C’est finalement dans l’Ouest parisien que la droite traditionnelle résiste le mieux, avec par exemple 12,5 % à Rueil-Malmaison (Hauts-de-Seine), fief de Patrick Ollier ou 16,9 % chez Patrick Balkany, à Levallois-Perret. A Versailles, la ville dont François-Xavier Bellamy est adjoint, LR a obtenu 27,7 % des voix, mais arrive tout de même en deuxième position, devancé par La République en marche (LRM).

Les maires PS n’améliorent guère le score national

Le PS est en danger dans bon nombre de ses terres historiques. Les vingt-trois villes administrées par un maire socialiste affichent certes des résultats légèrement supérieurs à la moyenne du mouvement, mais seules quatre dépassent les 10 % : Saint-Nazaire (10,1 %), Rennes (10,9 %), Cherbourg (11,7 %) et Saint-Denis de La Réunion (13,3 %).

Partout ailleurs, les socialistes souffrent, et ce n’est pas uniquement à cause de la percée du Rassemblement national et de LRM, mais aussi de celles des écologistes. Ainsi, à Nantes, où l’extrême droite a obtenu 8,4 % des voix, la liste menée par Raphaël Glucksmann termine à 9,4 %, très loin derrière LRM (26,3 %) et les écologistes (24,4 %).

A Paris, les socialistes (8,2 %) terminent loin de LRM (32,9 %) et d’Europe Ecologie-Les Verts (EELV, 19,9 %).

Les bastions PCF résistent

Dans les six grandes villes encore tenues par le Parti communiste français (PCF), la base électorale semble plutôt bien implantée. Les scores y dépassent nettement les 2,5 % réalisés par Ian Brossat : 8,6 % à Montreuil, 9,7 % à Saint-Denis et Aubervilliers (Seine-Saint-Denis), et 10,4 % à Champigny-sur-Marne (Val-de-Marne), la ville de Christian Fautré.

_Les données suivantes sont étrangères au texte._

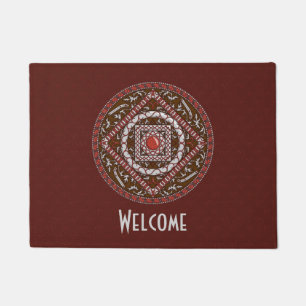 Aries Mandala Doormat Fußmatte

Le sort enviable des maires ralliés à LRM

Plusieurs maires se sont ralliés ou rapprochés de la majorité présidentielle. Dans leurs villes, la liste LRM a enregistré de très bons scores : 24 % à Besançon, 26,6 % à Orléans et 28,2 % à Angers, dont les maires ont appelé à voter LRM aux élections européennes, et 28,8 % à Lyon, ville de Gérard Collomb, l’un des rares maires de grandes villes officiellement membres de LRM.

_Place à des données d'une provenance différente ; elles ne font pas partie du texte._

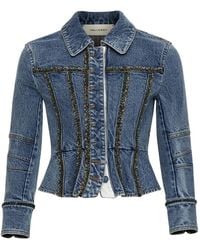 Hellessy - Kai Braided-Trim Denim Jacket - Lyst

Dans les villes dirigées par un maire UDI – Amiens, Annecy, Issy-les-Moulineaux (Hauts-de-Seine) –, la liste portée par Jean-Christophe Lagarde n’a pas dépassé les 4,2 %, à l’exception notable de Drancy (Seine-Saint-Denis), où la liste UDI est arrivée en tête avec 28,9 % des suffrages. Une ville dirigée par… Aude Lagarde, l’épouse de la tête de liste.

Dynamique de succès pour les rares élus écologistes et d’extrême droite

A Grenoble, ville conquise en 2014 par l’écologiste Eric Piolle, la liste EELV réalise un score de 22,4 %, supérieur de près de neuf points à la moyenne nationale.

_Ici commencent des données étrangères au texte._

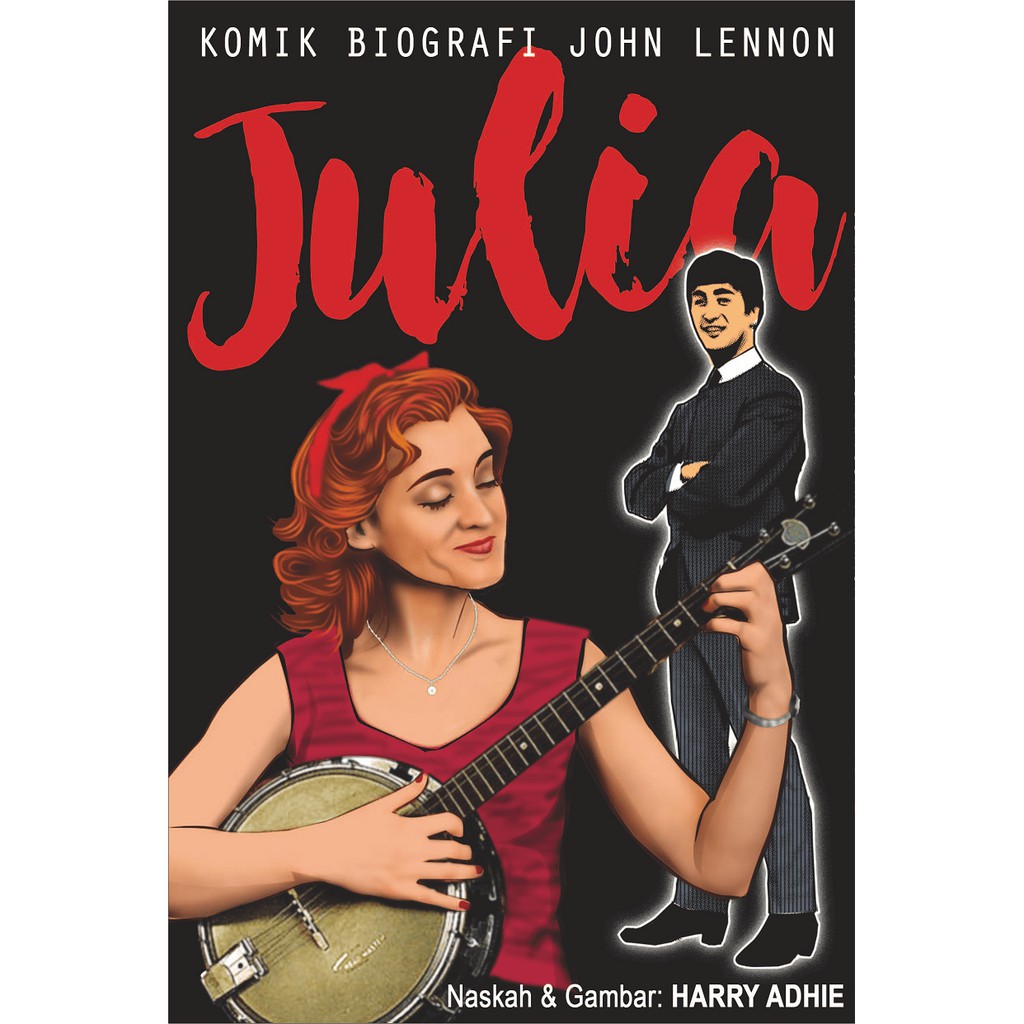 Buku Julia Komik Biografi John Lennon Shopee Indonesia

A Béziers, la ville de Robert Ménard, le succès est plus net encore : le Rassemblement national recueille 37,6 % des suffrages, soit quatorze points de plus que son score sur l’ensemble de la France.

Ces résultats annoncent-ils de nouveaux bouleversements lors des municipales de 2020 ? Les élections locales peuvent obéir à des logiques particulières et donc surprendre. Une chose est sûre, toutefois : le faible score de LR et du PS entrera forcément en compte dans la réflexion des élus sortants qui souhaiteront se représenter. Qu’il s’agisse du choix de leur étiquette ou des éventuelles alliances avec d’autres formations politiques.